#### [What is expected]
Below are some records; reproduce them exactly.

(Stored items)

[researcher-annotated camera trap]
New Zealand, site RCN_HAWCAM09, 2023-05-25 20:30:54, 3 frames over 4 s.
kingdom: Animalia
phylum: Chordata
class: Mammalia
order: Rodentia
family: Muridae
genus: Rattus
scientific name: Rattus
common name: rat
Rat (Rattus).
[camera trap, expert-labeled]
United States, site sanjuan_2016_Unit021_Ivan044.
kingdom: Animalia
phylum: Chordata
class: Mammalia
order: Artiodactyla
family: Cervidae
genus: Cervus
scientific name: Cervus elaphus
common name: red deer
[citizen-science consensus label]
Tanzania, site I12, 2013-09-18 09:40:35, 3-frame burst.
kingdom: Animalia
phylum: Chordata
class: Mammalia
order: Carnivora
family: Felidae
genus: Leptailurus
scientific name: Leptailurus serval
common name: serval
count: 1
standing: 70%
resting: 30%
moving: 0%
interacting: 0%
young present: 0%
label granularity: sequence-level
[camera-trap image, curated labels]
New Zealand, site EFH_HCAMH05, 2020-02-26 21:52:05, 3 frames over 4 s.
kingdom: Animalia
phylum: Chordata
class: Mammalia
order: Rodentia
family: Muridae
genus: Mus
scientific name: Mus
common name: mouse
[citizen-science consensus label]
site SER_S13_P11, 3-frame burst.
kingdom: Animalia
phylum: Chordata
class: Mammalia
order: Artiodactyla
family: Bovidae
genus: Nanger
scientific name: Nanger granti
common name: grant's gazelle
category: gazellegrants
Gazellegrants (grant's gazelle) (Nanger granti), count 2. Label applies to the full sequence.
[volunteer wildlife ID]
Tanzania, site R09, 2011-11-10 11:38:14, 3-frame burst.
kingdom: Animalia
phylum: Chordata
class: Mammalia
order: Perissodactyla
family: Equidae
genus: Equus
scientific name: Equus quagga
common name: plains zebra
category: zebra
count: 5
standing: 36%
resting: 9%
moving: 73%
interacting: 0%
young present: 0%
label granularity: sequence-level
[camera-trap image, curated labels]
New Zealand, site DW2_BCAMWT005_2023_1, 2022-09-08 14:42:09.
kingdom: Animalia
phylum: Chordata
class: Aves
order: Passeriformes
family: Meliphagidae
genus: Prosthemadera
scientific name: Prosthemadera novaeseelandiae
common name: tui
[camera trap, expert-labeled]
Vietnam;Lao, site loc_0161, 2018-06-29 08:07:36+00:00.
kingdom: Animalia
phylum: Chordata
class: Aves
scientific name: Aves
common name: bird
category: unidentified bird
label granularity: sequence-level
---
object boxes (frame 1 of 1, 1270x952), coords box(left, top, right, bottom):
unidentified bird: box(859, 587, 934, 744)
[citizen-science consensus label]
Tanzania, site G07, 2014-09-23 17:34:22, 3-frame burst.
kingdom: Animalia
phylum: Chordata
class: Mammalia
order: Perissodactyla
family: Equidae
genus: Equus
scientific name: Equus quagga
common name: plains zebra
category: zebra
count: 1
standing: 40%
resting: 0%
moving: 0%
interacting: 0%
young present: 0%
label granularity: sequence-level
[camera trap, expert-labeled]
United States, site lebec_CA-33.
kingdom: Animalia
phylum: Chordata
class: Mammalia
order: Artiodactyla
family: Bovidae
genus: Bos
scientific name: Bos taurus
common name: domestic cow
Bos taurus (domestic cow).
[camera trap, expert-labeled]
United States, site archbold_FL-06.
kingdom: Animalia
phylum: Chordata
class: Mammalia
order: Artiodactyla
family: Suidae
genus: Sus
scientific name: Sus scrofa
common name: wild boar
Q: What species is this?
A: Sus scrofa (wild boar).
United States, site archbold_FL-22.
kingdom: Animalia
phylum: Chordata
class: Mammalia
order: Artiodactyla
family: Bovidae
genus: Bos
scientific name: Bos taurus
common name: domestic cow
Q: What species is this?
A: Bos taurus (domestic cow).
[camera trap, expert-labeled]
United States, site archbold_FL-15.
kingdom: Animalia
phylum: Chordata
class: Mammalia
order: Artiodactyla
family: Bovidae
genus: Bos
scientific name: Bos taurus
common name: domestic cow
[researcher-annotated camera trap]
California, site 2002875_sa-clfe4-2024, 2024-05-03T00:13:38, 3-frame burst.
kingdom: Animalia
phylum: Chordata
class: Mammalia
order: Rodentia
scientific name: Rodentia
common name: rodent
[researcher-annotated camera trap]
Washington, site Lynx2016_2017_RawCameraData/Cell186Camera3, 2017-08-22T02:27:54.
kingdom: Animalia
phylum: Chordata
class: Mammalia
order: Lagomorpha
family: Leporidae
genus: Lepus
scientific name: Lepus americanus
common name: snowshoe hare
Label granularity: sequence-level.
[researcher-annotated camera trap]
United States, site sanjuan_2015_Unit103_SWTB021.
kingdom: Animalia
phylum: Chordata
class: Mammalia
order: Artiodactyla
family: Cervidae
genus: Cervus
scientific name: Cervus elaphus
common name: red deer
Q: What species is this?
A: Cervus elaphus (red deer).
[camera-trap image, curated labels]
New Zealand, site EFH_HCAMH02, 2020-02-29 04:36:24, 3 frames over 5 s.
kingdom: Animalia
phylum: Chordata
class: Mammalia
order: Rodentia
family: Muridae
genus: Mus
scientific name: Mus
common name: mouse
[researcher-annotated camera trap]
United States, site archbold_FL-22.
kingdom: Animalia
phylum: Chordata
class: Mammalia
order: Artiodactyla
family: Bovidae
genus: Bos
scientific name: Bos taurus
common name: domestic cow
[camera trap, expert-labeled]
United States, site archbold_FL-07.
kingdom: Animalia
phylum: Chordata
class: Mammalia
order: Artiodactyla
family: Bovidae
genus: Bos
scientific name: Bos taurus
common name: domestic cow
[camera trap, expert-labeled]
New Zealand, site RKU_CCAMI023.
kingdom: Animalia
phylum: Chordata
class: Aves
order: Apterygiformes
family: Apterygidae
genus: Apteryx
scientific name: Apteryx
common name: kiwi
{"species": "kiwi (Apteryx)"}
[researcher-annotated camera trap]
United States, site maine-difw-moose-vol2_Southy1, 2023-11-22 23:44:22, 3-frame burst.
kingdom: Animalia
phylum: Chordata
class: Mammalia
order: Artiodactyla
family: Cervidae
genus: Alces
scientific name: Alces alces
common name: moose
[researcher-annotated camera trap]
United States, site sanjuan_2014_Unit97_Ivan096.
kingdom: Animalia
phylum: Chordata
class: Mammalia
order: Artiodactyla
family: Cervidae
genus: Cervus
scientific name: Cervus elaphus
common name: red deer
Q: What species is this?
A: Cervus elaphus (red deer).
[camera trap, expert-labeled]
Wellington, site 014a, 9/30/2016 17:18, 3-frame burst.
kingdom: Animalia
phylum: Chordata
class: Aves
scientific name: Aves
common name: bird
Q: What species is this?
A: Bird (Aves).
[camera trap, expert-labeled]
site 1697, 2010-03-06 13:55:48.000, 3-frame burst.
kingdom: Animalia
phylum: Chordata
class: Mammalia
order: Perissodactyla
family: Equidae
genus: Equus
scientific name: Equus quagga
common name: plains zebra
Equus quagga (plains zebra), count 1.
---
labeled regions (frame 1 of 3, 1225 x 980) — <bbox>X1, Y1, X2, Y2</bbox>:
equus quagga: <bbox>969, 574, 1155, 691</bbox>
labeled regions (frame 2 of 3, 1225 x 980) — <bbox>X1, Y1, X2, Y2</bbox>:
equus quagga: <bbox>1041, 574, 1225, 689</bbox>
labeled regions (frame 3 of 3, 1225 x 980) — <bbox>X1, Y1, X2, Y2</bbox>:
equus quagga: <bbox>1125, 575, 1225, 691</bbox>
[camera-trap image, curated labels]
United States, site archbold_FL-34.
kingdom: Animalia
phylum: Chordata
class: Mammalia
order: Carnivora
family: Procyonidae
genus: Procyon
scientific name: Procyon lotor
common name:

#### [Response to this exercise]
[researcher-annotated camera trap]
New Zealand, site RCN_HAWCAM09, 2023-05-25 20:30:54, 3 frames over 4 s.
kingdom: Animalia
phylum: Chordata
class: Mammalia
order: Rodentia
family: Muridae
genus: Rattus
scientific name: Rattus
common name: rat
Rat (Rattus).
[camera trap, expert-labeled]
United States, site sanjuan_2016_Unit021_Ivan044.
kingdom: Animalia
phylum: Chordata
class: Mammalia
order: Artiodactyla
family: Cervidae
genus: Cervus
scientific name: Cervus elaphus
common name: red deer
[citizen-science consensus label]
Tanzania, site I12, 2013-09-18 09:40:35, 3-frame burst.
kingdom: Animalia
phylum: Chordata
class: Mammalia
order: Carnivora
family: Felidae
genus: Leptailurus
scientific name: Leptailurus serval
common name: serval
count: 1
standing: 70%
resting: 30%
moving: 0%
interacting: 0%
young present: 0%
label granularity: sequence-level
[camera-trap image, curated labels]
New Zealand, site EFH_HCAMH05, 2020-02-26 21:52:05, 3 frames over 4 s.
kingdom: Animalia
phylum: Chordata
class: Mammalia
order: Rodentia
family: Muridae
genus: Mus
scientific name: Mus
common name: mouse
[citizen-science consensus label]
site SER_S13_P11, 3-frame burst.
kingdom: Animalia
phylum: Chordata
class: Mammalia
order: Artiodactyla
family: Bovidae
genus: Nanger
scientific name: Nanger granti
common name: grant's gazelle
category: gazellegrants
Gazellegrants (grant's gazelle) (Nanger granti), count 2. Label applies to the full sequence.
[volunteer wildlife ID]
Tanzania, site R09, 2011-11-10 11:38:14, 3-frame burst.
kingdom: Animalia
phylum: Chordata
class: Mammalia
order: Perissodactyla
family: Equidae
genus: Equus
scientific name: Equus quagga
common name: plains zebra
category: zebra
count: 5
standing: 36%
resting: 9%
moving: 73%
interacting: 0%
young present: 0%
label granularity: sequence-level
[camera-trap image, curated labels]
New Zealand, site DW2_BCAMWT005_2023_1, 2022-09-08 14:42:09.
kingdom: Animalia
phylum: Chordata
class: Aves
order: Passeriformes
family: Meliphagidae
genus: Prosthemadera
scientific name: Prosthemadera novaeseelandiae
common name: tui
[camera trap, expert-labeled]
Vietnam;Lao, site loc_0161, 2018-06-29 08:07:36+00:00.
kingdom: Animalia
phylum: Chordata
class: Aves
scientific name: Aves
common name: bird
category: unidentified bird
label granularity: sequence-level
---
object boxes (frame 1 of 1, 1270x952), coords box(left, top, right, bottom):
unidentified bird: box(859, 587, 934, 744)
[citizen-science consensus label]
Tanzania, site G07, 2014-09-23 17:34:22, 3-frame burst.
kingdom: Animalia
phylum: Chordata
class: Mammalia
order: Perissodactyla
family: Equidae
genus: Equus
scientific name: Equus quagga
common name: plains zebra
category: zebra
count: 1
standing: 40%
resting: 0%
moving: 0%
interacting: 0%
young present: 0%
label granularity: sequence-level
[camera trap, expert-labeled]
United States, site lebec_CA-33.
kingdom: Animalia
phylum: Chordata
class: Mammalia
order: Artiodactyla
family: Bovidae
genus: Bos
scientific name: Bos taurus
common name: domestic cow
Bos taurus (domestic cow).
[camera trap, expert-labeled]
United States, site archbold_FL-06.
kingdom: Animalia
phylum: Chordata
class: Mammalia
order: Artiodactyla
family: Suidae
genus: Sus
scientific name: Sus scrofa
common name: wild boar
Q: What species is this?
A: Sus scrofa (wild boar).
United States, site archbold_FL-22.
kingdom: Animalia
phylum: Chordata
class: Mammalia
order: Artiodactyla
family: Bovidae
genus: Bos
scientific name: Bos taurus
common name: domestic cow
Q: What species is this?
A: Bos taurus (domestic cow).
[camera trap, expert-labeled]
United States, site archbold_FL-15.
kingdom: Animalia
phylum: Chordata
class: Mammalia
order: Artiodactyla
family: Bovidae
genus: Bos
scientific name: Bos taurus
common name: domestic cow
[researcher-annotated camera trap]
California, site 2002875_sa-clfe4-2024, 2024-05-03T00:13:38, 3-frame burst.
kingdom: Animalia
phylum: Chordata
class: Mammalia
order: Rodentia
scientific name: Rodentia
common name: rodent
[researcher-annotated camera trap]
Washington, site Lynx2016_2017_RawCameraData/Cell186Camera3, 2017-08-22T02:27:54.
kingdom: Animalia
phylum: Chordata
class: Mammalia
order: Lagomorpha
family: Leporidae
genus: Lepus
scientific name: Lepus americanus
common name: snowshoe hare
Label granularity: sequence-level.
[researcher-annotated camera trap]
United States, site sanjuan_2015_Unit103_SWTB021.
kingdom: Animalia
phylum: Chordata
class: Mammalia
order: Artiodactyla
family: Cervidae
genus: Cervus
scientific name: Cervus elaphus
common name: red deer
Q: What species is this?
A: Cervus elaphus (red deer).
[camera-trap image, curated labels]
New Zealand, site EFH_HCAMH02, 2020-02-29 04:36:24, 3 frames over 5 s.
kingdom: Animalia
phylum: Chordata
class: Mammalia
order: Rodentia
family: Muridae
genus: Mus
scientific name: Mus
common name: mouse
[researcher-annotated camera trap]
United States, site archbold_FL-22.
kingdom: Animalia
phylum: Chordata
class: Mammalia
order: Artiodactyla
family: Bovidae
genus: Bos
scientific name: Bos taurus
common name: domestic cow
[camera trap, expert-labeled]
United States, site archbold_FL-07.
kingdom: Animalia
phylum: Chordata
class: Mammalia
order: Artiodactyla
family: Bovidae
genus: Bos
scientific name: Bos taurus
common name: domestic cow
[camera trap, expert-labeled]
New Zealand, site RKU_CCAMI023.
kingdom: Animalia
phylum: Chordata
class: Aves
order: Apterygiformes
family: Apterygidae
genus: Apteryx
scientific name: Apteryx
common name: kiwi
{"species": "kiwi (Apteryx)"}
[researcher-annotated camera trap]
United States, site maine-difw-moose-vol2_Southy1, 2023-11-22 23:44:22, 3-frame burst.
kingdom: Animalia
phylum: Chordata
class: Mammalia
order: Artiodactyla
family: Cervidae
genus: Alces
scientific name: Alces alces
common name: moose
[researcher-annotated camera trap]
United States, site sanjuan_2014_Unit97_Ivan096.
kingdom: Animalia
phylum: Chordata
class: Mammalia
order: Artiodactyla
family: Cervidae
genus: Cervus
scientific name: Cervus elaphus
common name: red deer
Q: What species is this?
A: Cervus elaphus (red deer).
[camera trap, expert-labeled]
Wellington, site 014a, 9/30/2016 17:18, 3-frame burst.
kingdom: Animalia
phylum: Chordata
class: Aves
scientific name: Aves
common name: bird
Q: What species is this?
A: Bird (Aves).
[camera trap, expert-labeled]
site 1697, 2010-03-06 13:55:48.000, 3-frame burst.
kingdom: Animalia
phylum: Chordata
class: Mammalia
order: Perissodactyla
family: Equidae
genus: Equus
scientific name: Equus quagga
common name: plains zebra
Equus quagga (plains zebra), count 1.
---
labeled regions (frame 1 of 3, 1225 x 980) — <bbox>X1, Y1, X2, Y2</bbox>:
equus quagga: <bbox>969, 574, 1155, 691</bbox>
labeled regions (frame 2 of 3, 1225 x 980) — <bbox>X1, Y1, X2, Y2</bbox>:
equus quagga: <bbox>1041, 574, 1225, 689</bbox>
labeled regions (frame 3 of 3, 1225 x 980) — <bbox>X1, Y1, X2, Y2</bbox>:
equus quagga: <bbox>1125, 575, 1225, 691</bbox>
[camera-trap image, curated labels]
United States, site archbold_FL-34.
kingdom: Animalia
phylum: Chordata
class: Mammalia
order: Carnivora
family: Procyonidae
genus: Procyon
scientific name: Procyon lotor
common name:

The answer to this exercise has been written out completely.